Holly Hicks, workplacerantings.com
As more states pass laws which allow for the prescription of marijuana to treat a wide range of health issues, many companies within those states are now having difficulty reconciling once popular zero tolerance drug policies with the new reality of legalized marijuana.
A changing political climate has resulted in a few companies altering drug policies to better accommodate workers who have been prescribed marijuana by licensed physicians. Yet there are a number of considerations which have to be addressed in order to strike a balance between a reasonable company wide drug policy and one which allows for prescription usage of marijuana under certain circumstances.
Ultimately, this issue is left up for management to decide. Under current state and federal laws, companies don’t have to tolerate marijuana use of any kind among employees. So they’re free to fire workers who have legally been prescribed marijuana. On the other hand, a worker who can successfully claim a disability may have a case to make under provisions of the Americans with Disabilities Act of 1990. However, that same act specifically excludes substance abuse as a condition protected under the law. The majority of legal experts seem to think that the current laws are on the side of companies. So if companies don’t wish to hire people who have ingested or smoked marijuana, then they can simply continue to insist upon adhering to the same zero tolerance drug policy as before.

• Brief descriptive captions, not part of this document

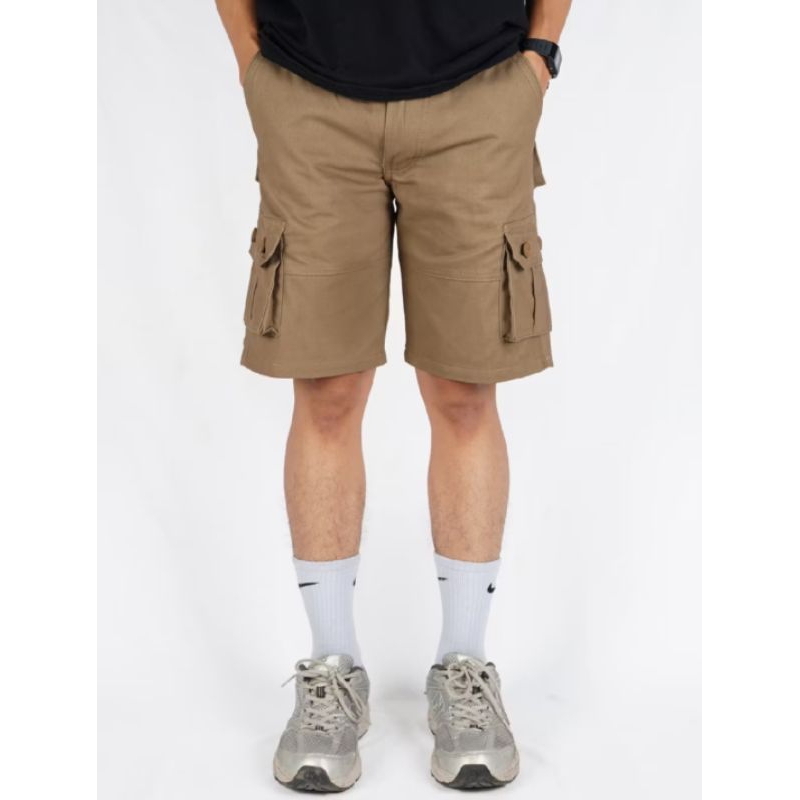 CARGO PENDEK COKLAT TUA BAHAN KATUN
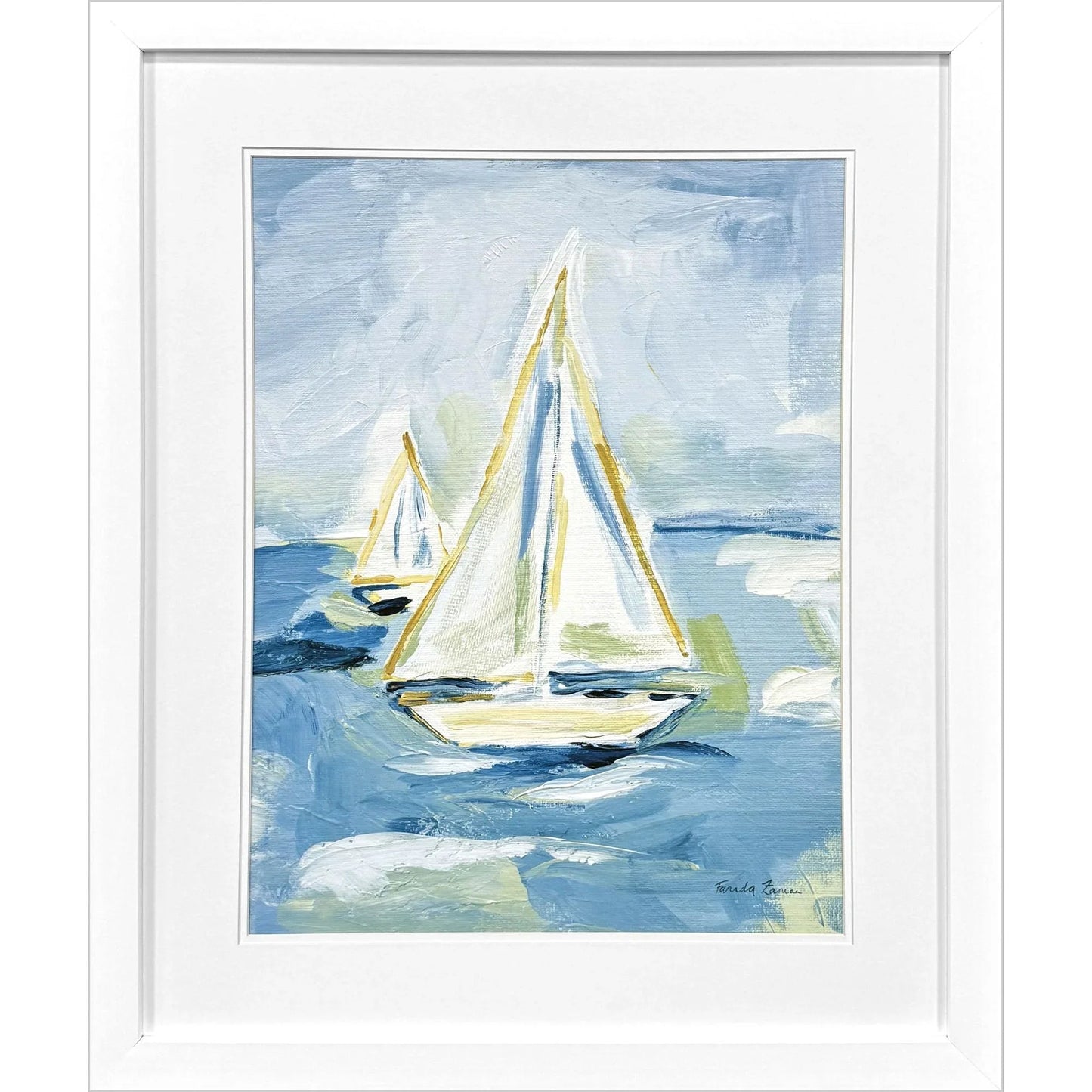 Setting Sail Glass Front Blue Canvas Art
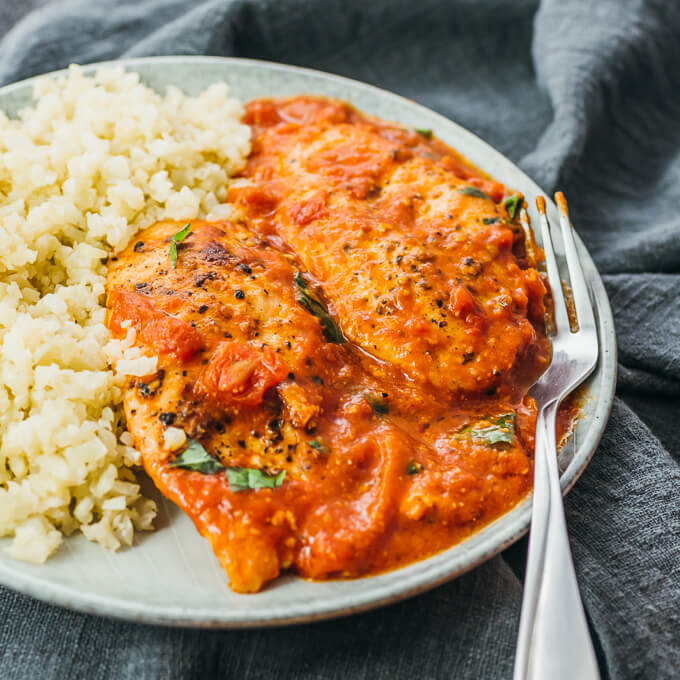 tomato chicken served with riced cauliflower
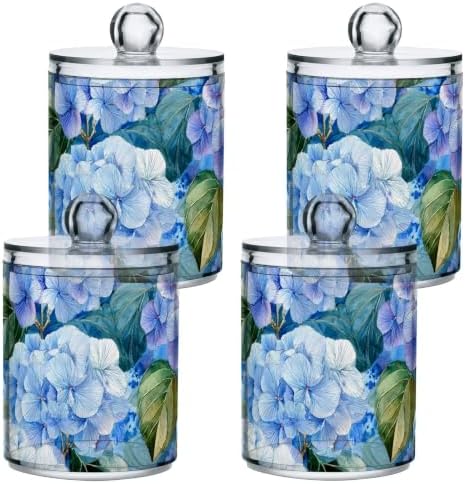 Fustylead 4 Pack Vibrant Watercolor Blue Hydrangea and Leaves Qtip Holder Dispensers, Plastic Apothecary Jar Bathroom Accessories Set for Cotton Ball, Swab, Round Pads, Floss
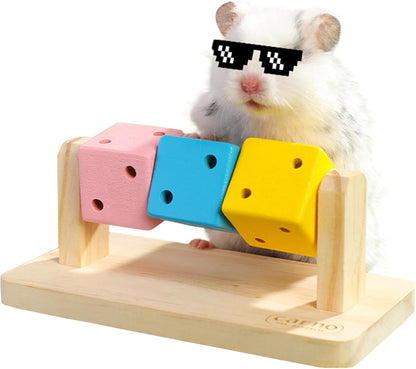 Hamster Enrichment Toys, Hamster Chew Toys, Wooden Small Animal Cage Accessories, for Syrian & Dwarf Hamsters, Gerbils, Rats1
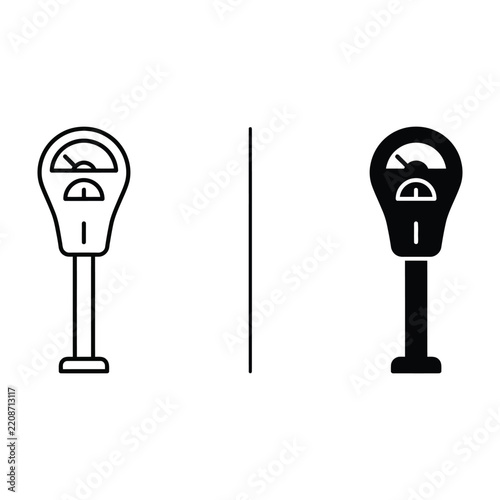 Parking meter icon with black and white color schemes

Many companies, however, believe that not making basic accommodations for potential hires may lead to a loss of talent and even a possible public backlash from customers. Medical marijuana is a political issue that has gained quite a lot of support in recent years. In the most recent polls, the majority of Americans support laws which allow for the drug to be prescribed under narrow circumstances. With this in mind, the politically and socially responsible thing may be for management to lessen zero tolerance policies to allow accommodations for workers.
The degree of accommodation is also ultimately left up for management to decide. For example, managers may decide that while medical marijuana use won’t any longer exclude an individual from being hired, the use of such a drug on the premises will not be allowed either due to a disturbance or possible hardship it may cause. Such a policy would no doubt be viewed as reasonable given the current political situation as well as the lack of legal guidance or precedent available to help companies develop better policies.
For the worker, as it stands, the legal recourse available is very limited and often uncertain. The only possible legal tactic would be to prove that the company’s policy concerning medical marijuana leads to discrimination against disabled individuals seeking work. How this will play out in a court of law, however, is also uncertain. Simply put, most states simply don’t provide any protection for people who work in a drug free environment. Whether or not a company should make reasonable accommodations is ultimately left up for lawmakers to decide.